Input material:
BEGIN

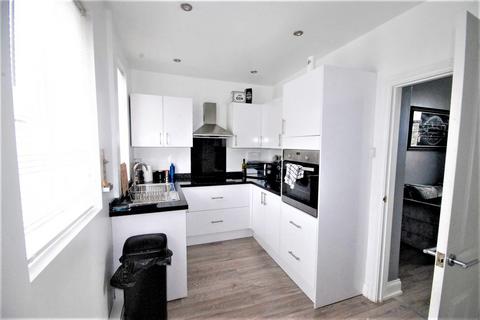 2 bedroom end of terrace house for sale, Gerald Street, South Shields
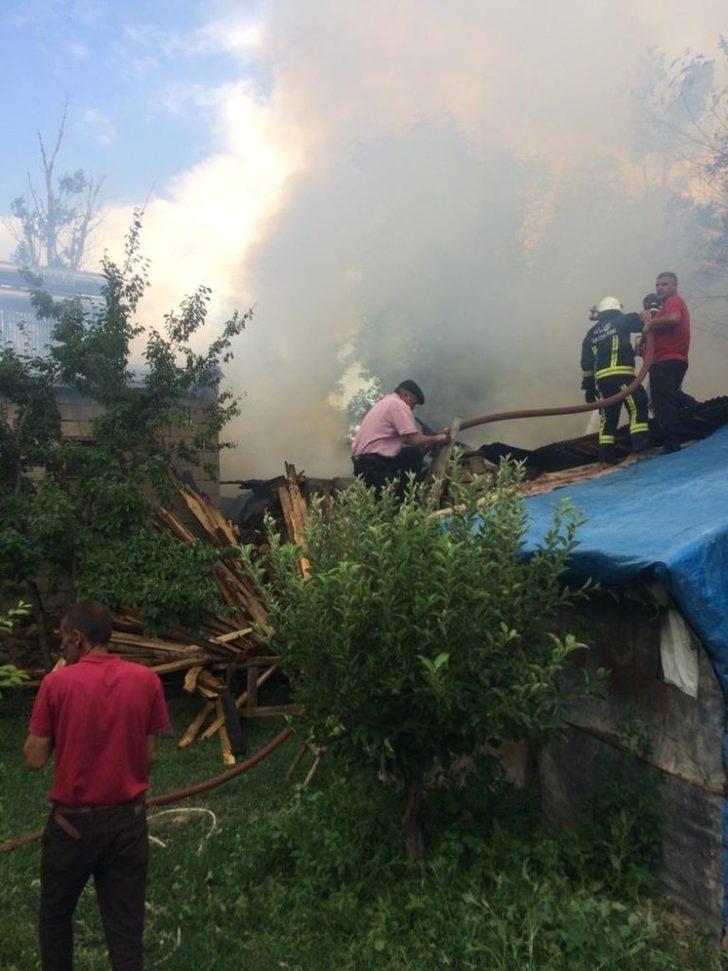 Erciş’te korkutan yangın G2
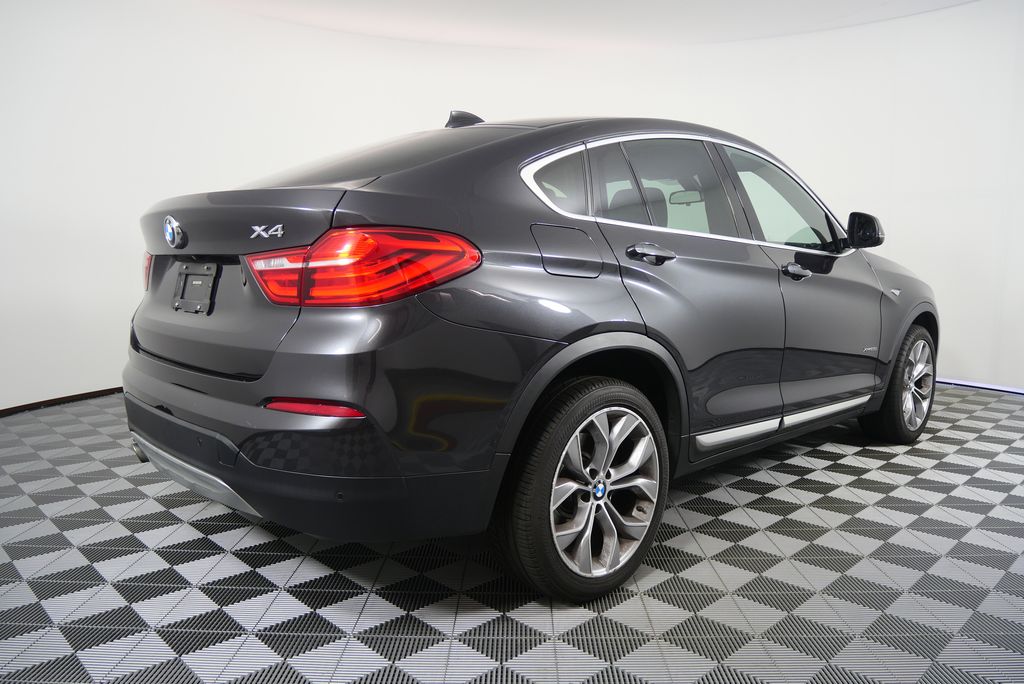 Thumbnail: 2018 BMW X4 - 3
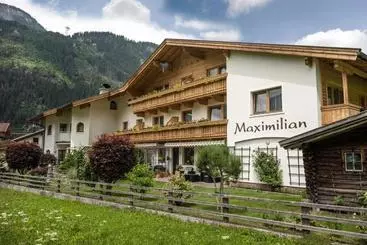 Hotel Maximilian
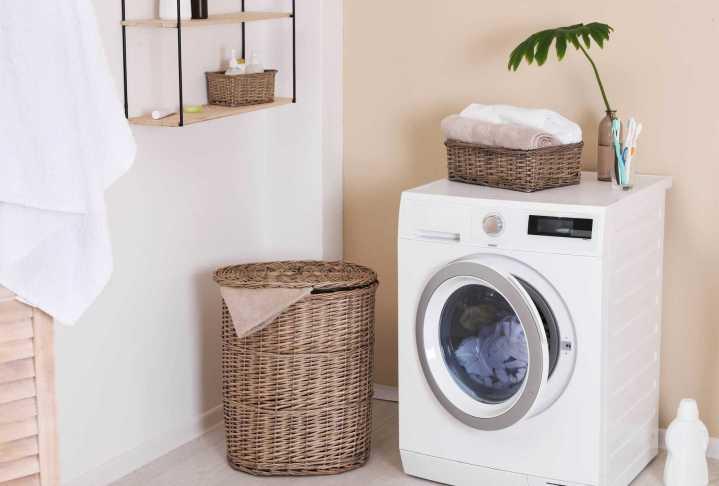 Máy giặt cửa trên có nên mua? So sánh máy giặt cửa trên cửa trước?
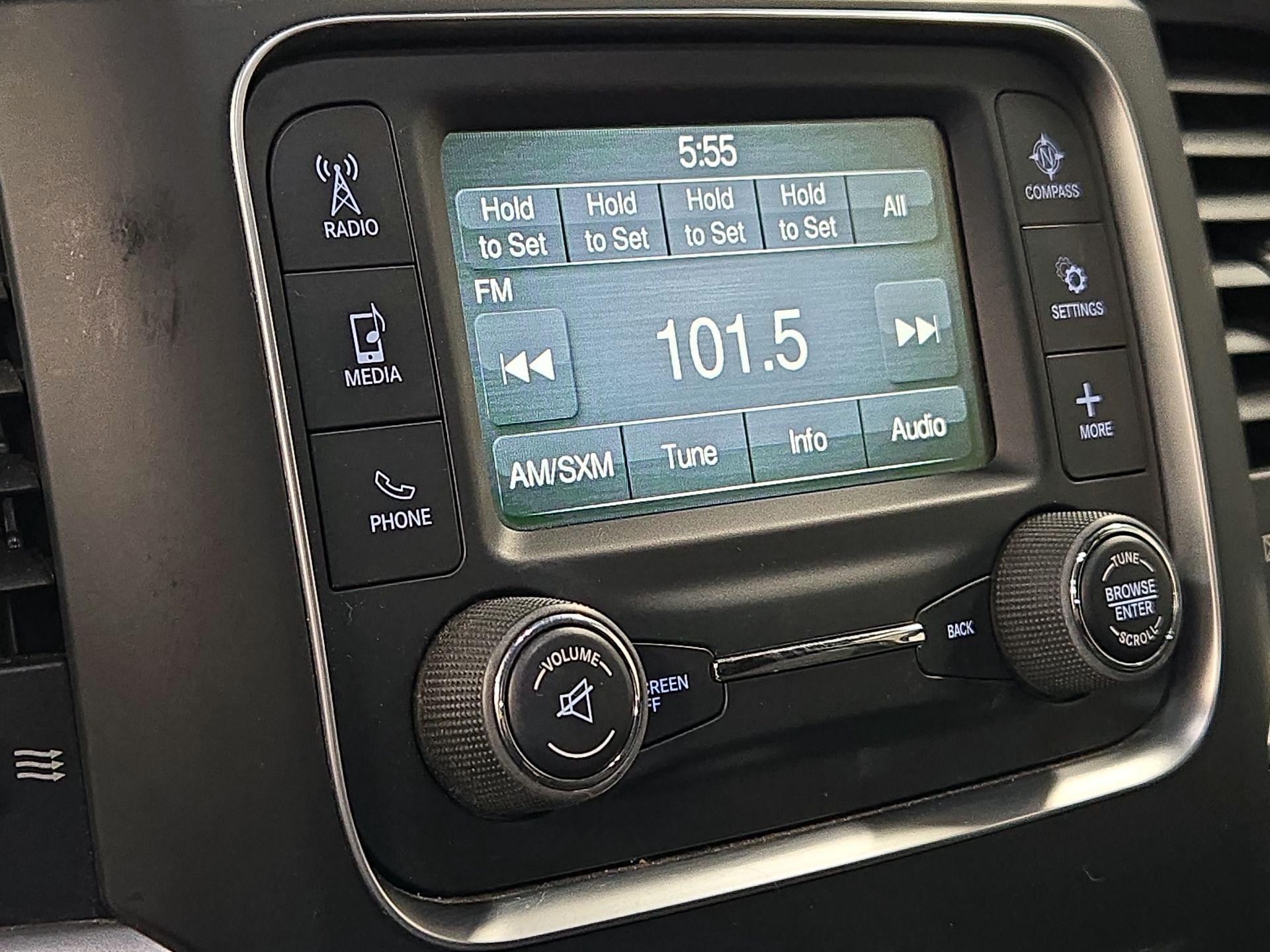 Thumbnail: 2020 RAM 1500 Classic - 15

END

The task:
Return the text of every record above unchanged, leaving out the pictures.

Answer to this exercise:
 2 bedroom end of terrace house for sale, Gerald Street, South Shields
 Erciş’te korkutan yangın G2
 Thumbnail: 2018 BMW X4 - 3
 Hotel Maximilian
 Máy giặt cửa trên có nên mua? So sánh máy giặt cửa trên cửa trước?
 Thumbnail: 2020 RAM 1500 Classic - 15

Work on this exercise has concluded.